» **EXERCISE**: From the line containing "Amongst the objects" through the last line of the data, return those lines exactly as written and nothing more.

» **MATERIAL FOR THIS TASK**:
[START]
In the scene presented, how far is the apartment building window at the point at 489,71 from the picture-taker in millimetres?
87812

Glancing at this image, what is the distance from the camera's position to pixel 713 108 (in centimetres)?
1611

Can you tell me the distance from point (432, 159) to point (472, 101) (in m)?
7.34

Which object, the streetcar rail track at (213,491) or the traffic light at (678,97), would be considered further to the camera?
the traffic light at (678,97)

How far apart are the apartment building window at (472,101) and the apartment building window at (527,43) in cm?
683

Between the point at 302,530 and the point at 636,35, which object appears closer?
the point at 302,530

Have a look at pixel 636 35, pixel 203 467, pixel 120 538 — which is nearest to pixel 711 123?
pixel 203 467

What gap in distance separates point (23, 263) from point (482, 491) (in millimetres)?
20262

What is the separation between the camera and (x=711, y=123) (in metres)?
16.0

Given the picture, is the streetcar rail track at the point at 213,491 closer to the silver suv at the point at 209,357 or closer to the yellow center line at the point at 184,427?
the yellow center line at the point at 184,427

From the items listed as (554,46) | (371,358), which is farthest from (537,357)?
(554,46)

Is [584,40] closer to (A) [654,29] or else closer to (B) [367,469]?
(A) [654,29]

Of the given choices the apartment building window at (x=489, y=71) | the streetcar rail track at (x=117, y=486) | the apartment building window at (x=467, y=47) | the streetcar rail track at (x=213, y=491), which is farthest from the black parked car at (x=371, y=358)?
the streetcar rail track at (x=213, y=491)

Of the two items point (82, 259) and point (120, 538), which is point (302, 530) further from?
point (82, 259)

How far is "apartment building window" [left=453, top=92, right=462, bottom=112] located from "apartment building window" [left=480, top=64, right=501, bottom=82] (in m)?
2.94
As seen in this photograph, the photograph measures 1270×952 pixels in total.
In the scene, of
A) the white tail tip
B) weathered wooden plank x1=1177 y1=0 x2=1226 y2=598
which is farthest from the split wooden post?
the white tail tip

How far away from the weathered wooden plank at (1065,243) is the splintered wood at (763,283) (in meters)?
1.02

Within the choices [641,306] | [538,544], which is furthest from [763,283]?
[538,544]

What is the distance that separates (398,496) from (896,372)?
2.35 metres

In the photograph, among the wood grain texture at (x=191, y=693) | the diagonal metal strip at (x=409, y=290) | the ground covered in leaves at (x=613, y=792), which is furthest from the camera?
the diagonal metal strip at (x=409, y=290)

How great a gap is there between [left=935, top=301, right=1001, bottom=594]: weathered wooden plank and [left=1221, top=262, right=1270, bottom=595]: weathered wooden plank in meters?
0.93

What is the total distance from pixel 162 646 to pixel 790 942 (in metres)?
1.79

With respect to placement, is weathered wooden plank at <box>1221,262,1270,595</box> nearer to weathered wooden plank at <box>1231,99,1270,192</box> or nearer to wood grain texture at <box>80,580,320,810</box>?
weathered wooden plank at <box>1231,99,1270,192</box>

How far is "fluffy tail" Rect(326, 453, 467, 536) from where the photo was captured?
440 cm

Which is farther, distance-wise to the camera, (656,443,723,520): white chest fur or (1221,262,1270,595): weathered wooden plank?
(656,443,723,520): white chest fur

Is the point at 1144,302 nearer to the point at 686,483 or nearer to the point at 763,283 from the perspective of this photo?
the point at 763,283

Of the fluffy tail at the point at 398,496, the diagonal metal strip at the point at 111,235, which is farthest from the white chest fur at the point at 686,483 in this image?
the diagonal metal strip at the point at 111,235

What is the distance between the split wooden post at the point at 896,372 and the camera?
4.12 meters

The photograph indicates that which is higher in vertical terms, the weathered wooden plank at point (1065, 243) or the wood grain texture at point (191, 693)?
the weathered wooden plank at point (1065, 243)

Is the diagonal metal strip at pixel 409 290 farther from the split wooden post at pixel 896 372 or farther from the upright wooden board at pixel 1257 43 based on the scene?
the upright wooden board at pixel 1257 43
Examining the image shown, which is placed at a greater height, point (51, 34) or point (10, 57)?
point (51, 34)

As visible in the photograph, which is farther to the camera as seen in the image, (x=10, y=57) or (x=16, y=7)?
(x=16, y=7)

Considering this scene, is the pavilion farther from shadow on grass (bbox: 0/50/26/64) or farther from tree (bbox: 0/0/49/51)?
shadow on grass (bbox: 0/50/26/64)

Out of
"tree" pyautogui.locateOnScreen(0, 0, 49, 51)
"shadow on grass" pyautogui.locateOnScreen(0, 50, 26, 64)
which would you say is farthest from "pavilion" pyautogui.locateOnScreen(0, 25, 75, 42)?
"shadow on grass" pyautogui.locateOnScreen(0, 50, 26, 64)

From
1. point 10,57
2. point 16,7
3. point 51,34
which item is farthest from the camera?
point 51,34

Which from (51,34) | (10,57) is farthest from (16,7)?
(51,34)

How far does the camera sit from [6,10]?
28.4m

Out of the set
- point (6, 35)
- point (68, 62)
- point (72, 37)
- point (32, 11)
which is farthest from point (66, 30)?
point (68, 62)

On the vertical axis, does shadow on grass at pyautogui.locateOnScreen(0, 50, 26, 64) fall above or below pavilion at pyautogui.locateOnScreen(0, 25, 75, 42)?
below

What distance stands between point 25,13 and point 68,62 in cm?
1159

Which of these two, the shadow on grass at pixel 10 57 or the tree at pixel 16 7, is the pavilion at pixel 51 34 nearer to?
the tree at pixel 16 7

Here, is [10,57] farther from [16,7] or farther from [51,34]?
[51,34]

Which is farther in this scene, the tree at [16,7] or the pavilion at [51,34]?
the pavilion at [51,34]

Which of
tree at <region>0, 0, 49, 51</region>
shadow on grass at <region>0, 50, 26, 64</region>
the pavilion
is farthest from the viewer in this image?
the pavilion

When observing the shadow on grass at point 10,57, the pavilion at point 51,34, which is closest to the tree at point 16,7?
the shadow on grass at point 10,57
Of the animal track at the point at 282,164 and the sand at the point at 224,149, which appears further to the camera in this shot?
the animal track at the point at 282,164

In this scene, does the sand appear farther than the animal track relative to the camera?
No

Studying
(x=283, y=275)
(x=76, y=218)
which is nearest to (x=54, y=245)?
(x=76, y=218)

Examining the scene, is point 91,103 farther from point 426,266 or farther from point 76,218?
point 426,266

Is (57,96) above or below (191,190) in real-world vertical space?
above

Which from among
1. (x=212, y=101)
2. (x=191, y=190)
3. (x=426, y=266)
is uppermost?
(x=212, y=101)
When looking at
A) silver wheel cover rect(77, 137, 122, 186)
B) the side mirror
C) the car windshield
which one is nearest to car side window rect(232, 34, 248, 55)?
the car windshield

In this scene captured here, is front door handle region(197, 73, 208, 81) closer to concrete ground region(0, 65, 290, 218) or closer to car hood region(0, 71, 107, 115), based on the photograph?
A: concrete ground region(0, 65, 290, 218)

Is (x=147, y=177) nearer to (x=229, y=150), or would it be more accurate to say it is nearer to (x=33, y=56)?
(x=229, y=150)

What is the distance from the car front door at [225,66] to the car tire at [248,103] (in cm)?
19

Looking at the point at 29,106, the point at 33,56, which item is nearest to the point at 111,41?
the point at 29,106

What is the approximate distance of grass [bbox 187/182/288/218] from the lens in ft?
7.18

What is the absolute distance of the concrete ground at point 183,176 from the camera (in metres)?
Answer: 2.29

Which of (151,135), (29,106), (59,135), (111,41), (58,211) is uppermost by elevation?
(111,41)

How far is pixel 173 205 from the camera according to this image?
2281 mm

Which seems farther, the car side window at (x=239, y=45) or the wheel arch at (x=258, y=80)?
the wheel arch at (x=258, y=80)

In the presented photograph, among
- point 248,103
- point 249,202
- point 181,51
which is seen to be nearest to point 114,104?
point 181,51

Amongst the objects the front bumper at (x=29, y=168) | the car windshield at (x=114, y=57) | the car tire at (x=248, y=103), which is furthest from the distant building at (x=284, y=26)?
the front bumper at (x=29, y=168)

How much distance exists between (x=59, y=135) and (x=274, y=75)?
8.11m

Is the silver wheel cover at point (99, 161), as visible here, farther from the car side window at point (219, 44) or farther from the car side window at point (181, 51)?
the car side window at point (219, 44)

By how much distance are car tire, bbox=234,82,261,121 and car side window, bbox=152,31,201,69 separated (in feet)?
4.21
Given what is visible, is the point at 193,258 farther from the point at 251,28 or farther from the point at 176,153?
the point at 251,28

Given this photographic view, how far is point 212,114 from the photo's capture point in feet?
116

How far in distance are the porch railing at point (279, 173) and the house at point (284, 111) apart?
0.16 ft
[END]
» **OUTPUT OF THE TASK**:
Amongst the objects the front bumper at (x=29, y=168) | the car windshield at (x=114, y=57) | the car tire at (x=248, y=103), which is furthest from the distant building at (x=284, y=26)?
the front bumper at (x=29, y=168)

How much distance exists between (x=59, y=135) and (x=274, y=75)?
8.11m

Is the silver wheel cover at point (99, 161), as visible here, farther from the car side window at point (219, 44) or farther from the car side window at point (181, 51)?
the car side window at point (219, 44)

By how much distance are car tire, bbox=234,82,261,121 and car side window, bbox=152,31,201,69 separated (in feet)?
4.21
Given what is visible, is the point at 193,258 farther from the point at 251,28 or farther from the point at 176,153?
the point at 251,28

Given this photographic view, how far is point 212,114 from the photo's capture point in feet?
116

How far in distance are the porch railing at point (279, 173) and the house at point (284, 111) apart?
0.16 ft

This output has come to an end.